**Короткая задача**
Пожалуйста, отфильтруйте записи ниже и выпишите каждую строку, где встречается слово «image». Регистр букв учитывается.

**Данные для задания**
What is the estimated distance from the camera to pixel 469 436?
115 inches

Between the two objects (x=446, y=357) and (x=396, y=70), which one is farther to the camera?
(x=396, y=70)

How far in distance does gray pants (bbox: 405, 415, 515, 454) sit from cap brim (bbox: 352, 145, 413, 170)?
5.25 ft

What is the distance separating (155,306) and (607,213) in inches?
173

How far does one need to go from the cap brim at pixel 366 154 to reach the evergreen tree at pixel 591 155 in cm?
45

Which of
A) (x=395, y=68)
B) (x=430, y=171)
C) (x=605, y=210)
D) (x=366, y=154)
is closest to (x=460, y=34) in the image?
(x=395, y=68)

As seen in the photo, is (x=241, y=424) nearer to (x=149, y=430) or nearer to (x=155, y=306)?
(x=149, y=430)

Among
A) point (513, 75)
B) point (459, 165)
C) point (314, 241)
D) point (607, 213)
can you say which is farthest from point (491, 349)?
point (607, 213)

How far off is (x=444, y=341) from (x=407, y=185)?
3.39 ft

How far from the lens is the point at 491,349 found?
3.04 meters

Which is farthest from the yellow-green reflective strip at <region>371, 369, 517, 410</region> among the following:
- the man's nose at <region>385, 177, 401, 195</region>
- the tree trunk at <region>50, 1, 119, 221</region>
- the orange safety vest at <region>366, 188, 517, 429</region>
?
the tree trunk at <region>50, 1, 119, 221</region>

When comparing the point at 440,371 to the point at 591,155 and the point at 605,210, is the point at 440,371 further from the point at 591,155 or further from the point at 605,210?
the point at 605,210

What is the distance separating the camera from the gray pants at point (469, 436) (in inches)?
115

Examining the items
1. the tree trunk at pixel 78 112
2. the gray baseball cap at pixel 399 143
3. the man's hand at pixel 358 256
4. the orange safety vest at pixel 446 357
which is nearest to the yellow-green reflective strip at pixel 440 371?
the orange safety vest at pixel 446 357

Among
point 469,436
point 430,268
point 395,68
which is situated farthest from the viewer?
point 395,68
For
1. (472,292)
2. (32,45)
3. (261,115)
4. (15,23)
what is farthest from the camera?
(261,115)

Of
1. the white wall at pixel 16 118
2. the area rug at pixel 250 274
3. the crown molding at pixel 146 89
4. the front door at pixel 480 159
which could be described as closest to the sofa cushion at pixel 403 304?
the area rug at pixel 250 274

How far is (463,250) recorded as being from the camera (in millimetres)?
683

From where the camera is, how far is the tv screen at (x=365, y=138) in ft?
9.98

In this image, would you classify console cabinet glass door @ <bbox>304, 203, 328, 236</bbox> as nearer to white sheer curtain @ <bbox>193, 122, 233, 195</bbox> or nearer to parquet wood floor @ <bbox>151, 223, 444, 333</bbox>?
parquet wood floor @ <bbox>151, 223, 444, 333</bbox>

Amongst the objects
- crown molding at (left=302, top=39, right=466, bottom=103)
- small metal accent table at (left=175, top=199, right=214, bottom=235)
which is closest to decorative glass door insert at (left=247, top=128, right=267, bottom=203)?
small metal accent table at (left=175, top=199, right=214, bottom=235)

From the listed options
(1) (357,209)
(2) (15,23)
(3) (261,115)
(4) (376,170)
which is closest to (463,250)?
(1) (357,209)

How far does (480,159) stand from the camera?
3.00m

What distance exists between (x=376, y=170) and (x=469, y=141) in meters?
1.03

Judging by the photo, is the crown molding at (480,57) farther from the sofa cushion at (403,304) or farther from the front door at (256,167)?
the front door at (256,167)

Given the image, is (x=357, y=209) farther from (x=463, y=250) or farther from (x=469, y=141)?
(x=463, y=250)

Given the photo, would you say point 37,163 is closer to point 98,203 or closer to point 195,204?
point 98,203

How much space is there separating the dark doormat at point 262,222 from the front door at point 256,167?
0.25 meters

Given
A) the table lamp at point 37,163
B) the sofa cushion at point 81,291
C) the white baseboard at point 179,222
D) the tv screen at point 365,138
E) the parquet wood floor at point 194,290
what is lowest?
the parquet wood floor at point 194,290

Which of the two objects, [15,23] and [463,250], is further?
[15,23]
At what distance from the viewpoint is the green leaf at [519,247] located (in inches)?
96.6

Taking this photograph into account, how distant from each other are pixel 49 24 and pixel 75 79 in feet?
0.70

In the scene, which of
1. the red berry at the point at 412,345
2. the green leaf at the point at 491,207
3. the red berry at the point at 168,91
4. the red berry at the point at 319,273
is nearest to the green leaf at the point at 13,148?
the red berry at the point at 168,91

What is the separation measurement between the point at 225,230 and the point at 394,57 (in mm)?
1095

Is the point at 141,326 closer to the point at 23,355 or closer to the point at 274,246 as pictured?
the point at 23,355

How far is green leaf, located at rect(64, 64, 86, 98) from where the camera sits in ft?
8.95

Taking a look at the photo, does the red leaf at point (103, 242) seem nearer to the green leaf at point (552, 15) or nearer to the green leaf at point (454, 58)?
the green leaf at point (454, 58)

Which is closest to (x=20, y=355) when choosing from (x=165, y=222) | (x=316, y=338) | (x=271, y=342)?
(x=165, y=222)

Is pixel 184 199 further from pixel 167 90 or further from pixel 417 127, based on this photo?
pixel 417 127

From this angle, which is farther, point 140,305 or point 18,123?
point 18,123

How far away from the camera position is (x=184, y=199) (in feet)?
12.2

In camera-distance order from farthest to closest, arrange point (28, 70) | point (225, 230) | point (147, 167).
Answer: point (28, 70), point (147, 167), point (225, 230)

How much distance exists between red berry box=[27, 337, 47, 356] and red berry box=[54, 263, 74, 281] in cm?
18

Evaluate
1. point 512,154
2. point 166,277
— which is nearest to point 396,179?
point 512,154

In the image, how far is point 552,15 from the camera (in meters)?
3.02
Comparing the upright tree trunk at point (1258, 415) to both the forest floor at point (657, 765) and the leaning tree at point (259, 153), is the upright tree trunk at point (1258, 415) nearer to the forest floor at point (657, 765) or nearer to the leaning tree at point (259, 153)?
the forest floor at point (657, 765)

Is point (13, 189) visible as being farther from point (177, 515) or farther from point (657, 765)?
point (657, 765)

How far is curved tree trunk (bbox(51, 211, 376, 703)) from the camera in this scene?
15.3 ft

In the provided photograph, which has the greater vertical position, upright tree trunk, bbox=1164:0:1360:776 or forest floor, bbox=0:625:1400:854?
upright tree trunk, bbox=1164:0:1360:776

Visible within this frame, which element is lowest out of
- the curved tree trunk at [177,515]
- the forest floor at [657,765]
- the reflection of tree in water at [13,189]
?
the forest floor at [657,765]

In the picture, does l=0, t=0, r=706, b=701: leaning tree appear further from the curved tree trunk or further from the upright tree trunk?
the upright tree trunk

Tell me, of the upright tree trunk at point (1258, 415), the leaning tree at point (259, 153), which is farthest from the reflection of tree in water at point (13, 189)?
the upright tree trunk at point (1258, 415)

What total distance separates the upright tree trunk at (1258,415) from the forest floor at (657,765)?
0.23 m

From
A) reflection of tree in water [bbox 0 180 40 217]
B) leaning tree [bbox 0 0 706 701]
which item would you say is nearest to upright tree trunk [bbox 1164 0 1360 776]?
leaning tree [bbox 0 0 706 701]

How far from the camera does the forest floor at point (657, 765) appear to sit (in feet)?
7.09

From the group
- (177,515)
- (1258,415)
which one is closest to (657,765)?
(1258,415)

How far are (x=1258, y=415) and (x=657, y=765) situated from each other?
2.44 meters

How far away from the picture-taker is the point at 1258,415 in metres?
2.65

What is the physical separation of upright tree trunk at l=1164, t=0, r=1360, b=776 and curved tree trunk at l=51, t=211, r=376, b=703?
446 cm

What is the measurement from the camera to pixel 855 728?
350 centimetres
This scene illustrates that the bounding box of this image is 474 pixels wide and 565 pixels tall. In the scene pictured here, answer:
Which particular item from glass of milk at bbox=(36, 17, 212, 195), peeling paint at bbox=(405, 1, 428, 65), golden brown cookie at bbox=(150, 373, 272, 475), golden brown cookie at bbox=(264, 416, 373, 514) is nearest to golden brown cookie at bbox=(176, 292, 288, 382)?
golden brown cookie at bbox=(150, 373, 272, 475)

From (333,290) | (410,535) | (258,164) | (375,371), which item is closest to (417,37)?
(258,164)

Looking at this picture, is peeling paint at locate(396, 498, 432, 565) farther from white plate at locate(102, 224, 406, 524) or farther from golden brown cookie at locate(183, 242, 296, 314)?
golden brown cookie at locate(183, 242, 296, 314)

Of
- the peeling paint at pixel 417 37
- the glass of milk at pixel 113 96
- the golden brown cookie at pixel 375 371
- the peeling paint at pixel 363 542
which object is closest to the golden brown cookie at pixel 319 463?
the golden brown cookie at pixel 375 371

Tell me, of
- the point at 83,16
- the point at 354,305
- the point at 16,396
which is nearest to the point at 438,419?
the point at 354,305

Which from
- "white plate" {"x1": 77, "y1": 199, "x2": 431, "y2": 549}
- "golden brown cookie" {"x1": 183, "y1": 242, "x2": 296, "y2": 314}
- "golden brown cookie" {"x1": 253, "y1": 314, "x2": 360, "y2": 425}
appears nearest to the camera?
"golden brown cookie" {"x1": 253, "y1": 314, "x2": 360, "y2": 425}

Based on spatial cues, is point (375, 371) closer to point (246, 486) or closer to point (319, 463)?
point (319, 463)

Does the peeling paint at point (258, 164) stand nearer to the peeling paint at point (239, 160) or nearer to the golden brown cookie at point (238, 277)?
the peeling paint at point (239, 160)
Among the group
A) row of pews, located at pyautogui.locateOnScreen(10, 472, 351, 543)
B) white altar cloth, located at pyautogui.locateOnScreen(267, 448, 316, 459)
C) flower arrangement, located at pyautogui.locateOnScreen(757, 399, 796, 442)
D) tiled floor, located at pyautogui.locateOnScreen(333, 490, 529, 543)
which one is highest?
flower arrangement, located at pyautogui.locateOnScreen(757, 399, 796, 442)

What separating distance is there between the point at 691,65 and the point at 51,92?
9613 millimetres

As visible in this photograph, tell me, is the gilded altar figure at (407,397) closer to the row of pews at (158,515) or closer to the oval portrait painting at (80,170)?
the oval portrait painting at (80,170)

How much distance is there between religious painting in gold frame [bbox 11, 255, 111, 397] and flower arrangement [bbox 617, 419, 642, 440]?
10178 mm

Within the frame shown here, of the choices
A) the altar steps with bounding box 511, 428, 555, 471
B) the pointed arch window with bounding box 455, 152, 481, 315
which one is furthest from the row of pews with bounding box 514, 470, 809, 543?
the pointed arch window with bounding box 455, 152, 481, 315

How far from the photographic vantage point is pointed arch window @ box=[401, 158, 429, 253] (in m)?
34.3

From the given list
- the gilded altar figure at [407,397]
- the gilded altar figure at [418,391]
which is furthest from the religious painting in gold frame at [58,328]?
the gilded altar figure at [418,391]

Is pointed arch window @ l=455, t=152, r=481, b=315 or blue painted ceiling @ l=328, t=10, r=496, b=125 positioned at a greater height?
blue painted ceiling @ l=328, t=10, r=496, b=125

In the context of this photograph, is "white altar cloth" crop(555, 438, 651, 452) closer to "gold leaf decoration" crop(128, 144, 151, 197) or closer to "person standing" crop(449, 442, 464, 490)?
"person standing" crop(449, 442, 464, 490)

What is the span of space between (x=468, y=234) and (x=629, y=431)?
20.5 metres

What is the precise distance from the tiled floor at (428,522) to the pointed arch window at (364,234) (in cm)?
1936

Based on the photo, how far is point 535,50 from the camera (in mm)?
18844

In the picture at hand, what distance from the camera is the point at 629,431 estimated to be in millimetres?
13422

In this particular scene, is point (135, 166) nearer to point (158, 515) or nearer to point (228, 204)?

**Ответ к заданию**
is closest to (x=460, y=34) in the image?
In this image, would you classify console cabinet glass door @ <bbox>304, 203, 328, 236</bbox> as nearer to white sheer curtain @ <bbox>193, 122, 233, 195</bbox> or nearer to parquet wood floor @ <bbox>151, 223, 444, 333</bbox>?
Given the image, is (x=357, y=209) farther from (x=463, y=250) or farther from (x=469, y=141)?
In the image, how far is point 552,15 from the camera (in meters)?
This scene illustrates that the bounding box of this image is 474 pixels wide and 565 pixels tall. In the scene pictured here, answer:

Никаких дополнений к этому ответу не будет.